The method described in Andreoli et al. [28] with some modifications [29] was applied to the urine samples to assess the concentrations of 8-oxoGua, 8-oxodGuo, 8-oxoGuo and their internal standards, ((¹³C¹⁵N₂) 8-oxoGua), ((¹³C¹⁵N₂) 8-oxodGuo) and ((¹³C¹⁵N₂) 8-oxoGuo), using the isotopic dilution method. The 1.5 version of Analyst® software (AB Sciex, Framingham, MA, USA) was employed for instrument control.

To normalize the results for the dilution grade of urine, the results were expressed as the ratio to the concentration of urinary creatinine. The method of Jaffe using alkaline picrate test with UV-vis detection at 490 nm [30] was applied to determine the urinary creatinine. Samples with creatinine concentrations lower than 0.3 g/L or higher than 3.0 g/L were excluded from statistical analysis according to the American Conference of Governmental Industrial Hygienists (ACGIH) recommendation [31].

2.5. Cytokine Release

We evaluated in the enrolled subjects, the release of proinflammatory cytokines TNFα, IL-6 and IL-8 on the serum obtained from whole blood by separation on a Ficoll-based density gradient and stored at −80 °C until use. Cytokines concentrations were detected by human enzyme-linked immunosorbent assay (ELISA) eBioscience assay kits (Vienna, Austria) according to the manufacturer’s guidelines. The absorbance was measured at 450 nm and quantified with a microplate reader (iMark, Bio-Rad, Milan, Italy). The limits of detection (LOD) were 0.92 pg/mL for IL-6, 2.00 pg/mL for IL-8, 2.3 pg/mL for TNFα.

2.6. Statistical Analysis

Statistical analysis was performed with IBM SPSS software version 25 (IBM, Armonk, NY, USA). Chi-squared test and Fisher’s exact test were used to test the significance of the association between categorical variables and groups analyzed. A preliminary test of normality of parameter distributions was performed to establish the type of test required to compare mean values in the groups of exposed and controls. Shapiro-Wilks test for normality was considered in the analysis. One-way ANOVA and Student’s t-test were used in case of normal distribution of parameters; while Kruskal–Wallis and Mann–Whitney nonparametric tests were used to test the significance of mean values differences between controls and exposed subgroups/group in case of non-Gaussian distribution. Pair-wise comparisons were performed using Bonferroni test and Dunn’s procedure with a Bonferroni correction for multiple comparisons. The correlation between two variables was determined by Pearson’s correlation coefficients. A p value < 0.05 was considered statistically significant.

3. Results

The characteristics of the studied workers and controls are reported in

Table 1. Characteristics of the studied populations.

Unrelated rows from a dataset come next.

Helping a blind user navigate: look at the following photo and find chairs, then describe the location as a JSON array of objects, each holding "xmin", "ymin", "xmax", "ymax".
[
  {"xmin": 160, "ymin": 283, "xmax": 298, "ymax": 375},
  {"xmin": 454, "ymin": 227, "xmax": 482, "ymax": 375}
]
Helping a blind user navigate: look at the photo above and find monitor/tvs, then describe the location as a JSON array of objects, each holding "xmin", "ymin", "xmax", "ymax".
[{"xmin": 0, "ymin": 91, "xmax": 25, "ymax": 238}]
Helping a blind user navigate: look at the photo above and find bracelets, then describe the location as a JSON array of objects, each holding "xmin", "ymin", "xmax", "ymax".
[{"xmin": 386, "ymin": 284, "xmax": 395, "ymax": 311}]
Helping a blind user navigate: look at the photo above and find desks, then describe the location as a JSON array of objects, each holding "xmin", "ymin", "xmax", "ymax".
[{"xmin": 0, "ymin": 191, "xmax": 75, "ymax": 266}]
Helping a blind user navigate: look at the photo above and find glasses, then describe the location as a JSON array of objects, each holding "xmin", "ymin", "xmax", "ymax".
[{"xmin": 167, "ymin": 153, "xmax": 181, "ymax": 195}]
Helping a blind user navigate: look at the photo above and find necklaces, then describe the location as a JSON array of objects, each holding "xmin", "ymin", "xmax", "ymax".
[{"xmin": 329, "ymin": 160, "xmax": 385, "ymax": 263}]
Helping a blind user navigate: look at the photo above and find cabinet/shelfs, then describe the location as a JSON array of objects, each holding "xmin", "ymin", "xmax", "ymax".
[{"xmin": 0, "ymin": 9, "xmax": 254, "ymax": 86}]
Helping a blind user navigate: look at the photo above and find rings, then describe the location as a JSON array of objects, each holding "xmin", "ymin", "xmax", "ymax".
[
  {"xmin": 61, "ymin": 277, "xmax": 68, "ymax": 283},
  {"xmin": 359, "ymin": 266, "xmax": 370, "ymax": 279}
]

Characteristics	Roller Painters (N = 11) Mean ± SD	Spray Painters (N = 6) Mean ± SD	All Workers (N = 17) Mean ± SD	Controls (N = 18) Mean ± SD	p Value
Age (years)	36.00 ± 7.74	44.67 ± 5.90	39.05 ± 8.16	40.33 ± 12.49	(a) T Student’s = 0.722 (b) ANOVA = 0.255
Smoking habit
Yes	2/11 (18.2%)	3/6 (50.0%)	5/17 (29.4%)	6/18 (33.3%)	(a) χ2 = 0.803; (b) χ2 = 0.389
no	9/11 (81.8%)	3/6 (50.0%)	12/17 (70.6%)	2/18 (66.7%)
Task seniority (years)	8.26 ± 8.90	14.7 ± 5.90	10.52 ± 8.42		Spray vs. roller Mann–Whitney = 0.027

(a) exposed vs. controls; (b) specific task vs. controls.

.

Statistical analysis of exposed workers and controls for age and smoking habit did not show any statistically significant difference; in contrast, there was a statistically significant difference for job seniority in the specific task since spray painters were characterized by more years of employment (Table 1). Therefore, we performed a regression analysis of task seniority and specificity of the task in exposed groups (roller/spray) on biomarker of effect and did not find any influence of task seniority variable on such biomarkers, neither singularly nor in the interaction with the type of task.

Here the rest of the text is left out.